The Brazilian startup Hash is taking advantage of the ‘fintechrization’ of different sectors to build a new market. The startup connects entrepreneurs and customers through a platform capable of transforming large companies into financial service providers.
Founded in 2017, the São Paulo-based company put all of its 56 employees into remote work on March 12th, due to the coronavirus pandemic. It also stopped the distribution of POS terminals to its customers, since the equipment manufacturer suspended the device’s production. But in the midst of the crisis, it received the news that it was selected, with 15 more startups, for Endeavor’s Scale-up B2B program. It will be five months of intense learning that can take the fintech to a new level.
The cofounder and CEO of Hash, João Miranda told LABS that at the beginning of the pandemic, the company had a strategy to freeze spending, but is now resuming hiring to continue escalating. “I think that by the end of the year we will be able to launch interesting projects”, he says.
How Hash was born
Miranda and Thiago Arnese, also cofounder of Hash, were employees of Pagar.me, a fintech sold to the Brazilian payment processing firm Stone in 2016. In the last year of the company, Miranda, originally a developer, was working at the sales area of Pagar.me, which led him to have close contact with a number of other companies.
“At that time we saw a demand from some companies wanting to build a Pagar.me at home.
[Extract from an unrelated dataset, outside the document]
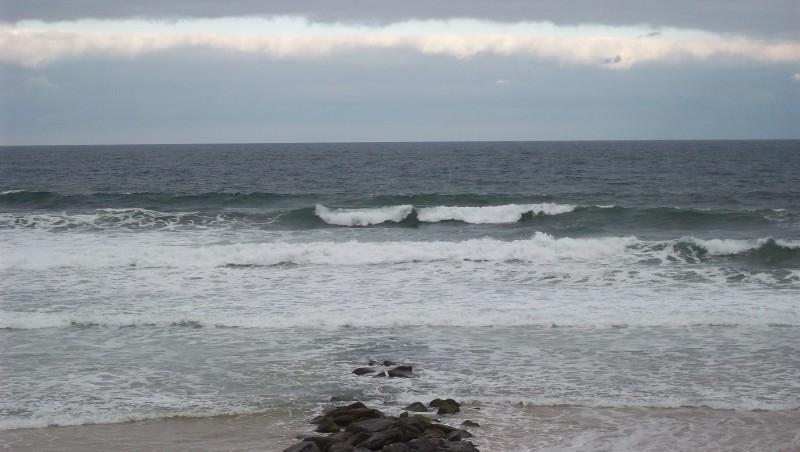 Surf report Lacanau Océan - La Nord - France (33) 2011-05-22 09:00:00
Usually, B2B companies that sell to other smaller companies and that wanted to offer their own payment solution to their customers, because they already had a very close relationship with them and saw that small and medium companies had financial problems, problems with cash flow”, explains Miranda.
So Miranda and Arnese started helping these companies to become fintechs and realized that it was very complex to build this type of solution from scratch. Instead of working as a consultancy, they thought that the ideal way would be to build a plug-and-play platform, which can be adapted to each company.
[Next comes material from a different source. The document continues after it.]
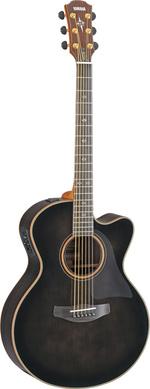 Yamaha CPX 1200 II TBL Western-Gitarre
From 2017 to mid-2019 Hash worked to build the platform. “It’s a market that requires a lot of knowledge, It is very much on the basis of trial and error,” he explains. Hash is currently present in 15,000 commercial establishments.
According to Miranda, the platform allows companies to absorb the financial flows of their entire network of customers, through an innovative and customized solution according to the needs of each audience.
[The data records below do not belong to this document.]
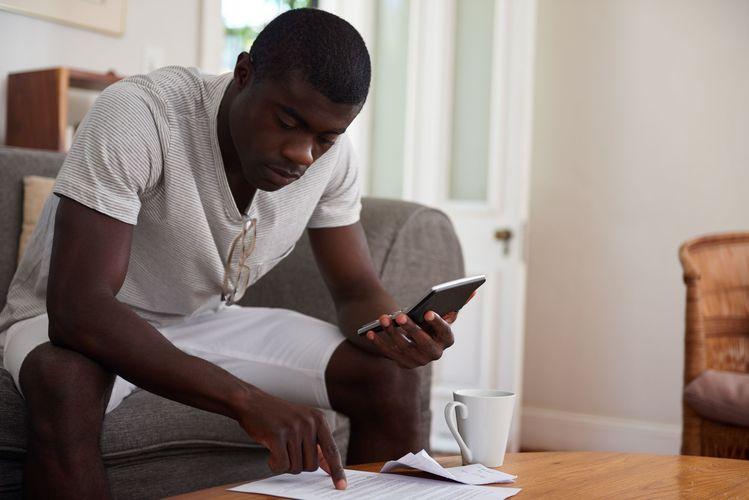 Entenda como pagar o INSS como trabalhador autônomo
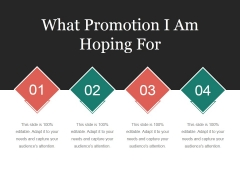 What Promotion I Am Hoping For Ppt PowerPoint Presentation Portfolio Background Images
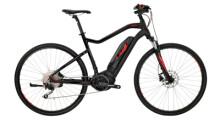 E-Bike BH Bikes REBEL CROSS LITE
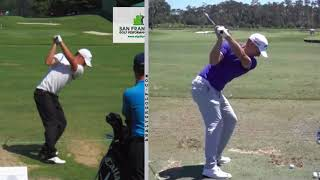 Alex Noren   Slow Motion Swing Analysis And Pre Shot Routine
The company has 3 customers in the operational phase (one of the largest building materials chains and joinery stores in the country, called Leo Madeiras, the refurbishing startup Decorati, and the payment startup Mobbi Pag), and eight clients waiting for the pandemic to end to put their POS terminals back on the streets.
Leo Madeiras, for example, has Hash’s POS coupled with a digital account to control the balance of the establishment that also provides benefits such as installment purchases. The result of that? Most woodworkers who buy inputs at Leo Madeiras ended up also migrating to Hash machines. “The volume for us ended up increasing even though we are not putting more POS terminals on the streets. We continue to grow 20% from April to May,” explains Miranda. The joinery was a market that grew during the pandemic, as with more people spending more time at home, the demand for new furniture increased.
According to Miranda, Hash activated the “war mode” at the pandemic, which is when the merchant, who uses the POS with Hash technology also has access to a sales link, so that instead of processing with the POS he can send the link for his client to pay online.
“We also tried to adapt to help those who were unable to sell, and in parallel, many customers were very creative. In the carpentry they can work from home, they already do the projects inside the house, so they continued selling”.
Scaling-up amid pandemic
When it comes to payments, Hash noticed the difference since the beginning of the pandemic in Brazil, as the demand for contactless cards skyrocketed. “The consumer no longer wants to touch the POS terminals, the adhesion of these contactless services has grown absurdly and it is a pattern that we are beginning to perceive that it will remain,” says Miranda.
With more than BRL 13 million in investment rounds from the venture capital funds Kaszek Ventures and Canary, Hash may have a new round by the end of the year, as stated by Miranda.
In 2019, the company transacted BRL 150 million and by 2020 the expectation is to reach BRL 500 million, while the company may increasingly be the gateway to other companies to the world of financial payment services.